Para reforzar su argumento, Inesperado se alimenta de premisas machistas, como el hecho de que la mujer, por mucho que haya abandonado el modelo de familia que no le permite trabajar, pertenece a la cocina, sólo ella es capaz de proveer a la familia de un desayuno perfecto. Asimismo responde a un universo cerrado, totalmente alejado de las características sociales, psicológicas y de salud pública que representa el aborto.

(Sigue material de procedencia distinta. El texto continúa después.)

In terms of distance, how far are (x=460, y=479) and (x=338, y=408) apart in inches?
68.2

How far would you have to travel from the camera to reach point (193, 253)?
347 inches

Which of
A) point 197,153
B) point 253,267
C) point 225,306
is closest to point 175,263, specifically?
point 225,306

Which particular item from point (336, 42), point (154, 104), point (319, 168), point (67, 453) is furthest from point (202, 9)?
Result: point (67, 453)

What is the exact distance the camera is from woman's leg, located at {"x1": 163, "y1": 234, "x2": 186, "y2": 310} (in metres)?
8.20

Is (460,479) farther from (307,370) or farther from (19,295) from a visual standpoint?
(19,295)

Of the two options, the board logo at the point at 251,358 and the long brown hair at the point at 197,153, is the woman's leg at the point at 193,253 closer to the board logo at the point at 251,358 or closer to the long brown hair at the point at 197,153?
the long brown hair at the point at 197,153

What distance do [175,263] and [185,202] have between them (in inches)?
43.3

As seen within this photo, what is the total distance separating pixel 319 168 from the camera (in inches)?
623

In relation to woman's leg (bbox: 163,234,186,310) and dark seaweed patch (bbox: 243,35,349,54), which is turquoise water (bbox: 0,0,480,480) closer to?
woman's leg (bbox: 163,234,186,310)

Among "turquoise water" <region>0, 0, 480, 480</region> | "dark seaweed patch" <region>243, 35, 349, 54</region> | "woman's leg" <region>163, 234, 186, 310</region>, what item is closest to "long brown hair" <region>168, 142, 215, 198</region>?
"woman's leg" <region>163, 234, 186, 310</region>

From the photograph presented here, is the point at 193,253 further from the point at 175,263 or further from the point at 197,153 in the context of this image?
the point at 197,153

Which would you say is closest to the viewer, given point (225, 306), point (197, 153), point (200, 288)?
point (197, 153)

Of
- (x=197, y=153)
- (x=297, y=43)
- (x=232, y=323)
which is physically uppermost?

Vemos sólo a mujeres de clase alta, blancas, que acuden a abortar casi casi como un pasatiempo, que llegan en autos de lujo y que sin problema alguno se hacen de una tarjeta de crédito para pagar la cuenta de la clínica. 

El asunto más grave con la película es la forma en la que intenta dar su mensaje: a partir de información falsa, como un feto de 13 semanas que parece de ocho meses, o cómo presenta cualquier práctica de aborto (no importa las semanas de embarazo) siempre en el límite de la vida y la muerte.  

Después de este cúmulo de lecciones provida, católicas, clasistas y machistas, quizá lo que menos llama la atención es que el lema de la historia “Lo que vio cambió todo” es lo menos inesperado e impactante; Abby lleva años viviendo escenas más significativas sobre lo brutal que es el aborto (para los creadores), lo cual demuestra que la intención solamente fue tener más tiempo para reforzar el sentimiento de que todo lo que gira en torno al aborto se trata de pecado.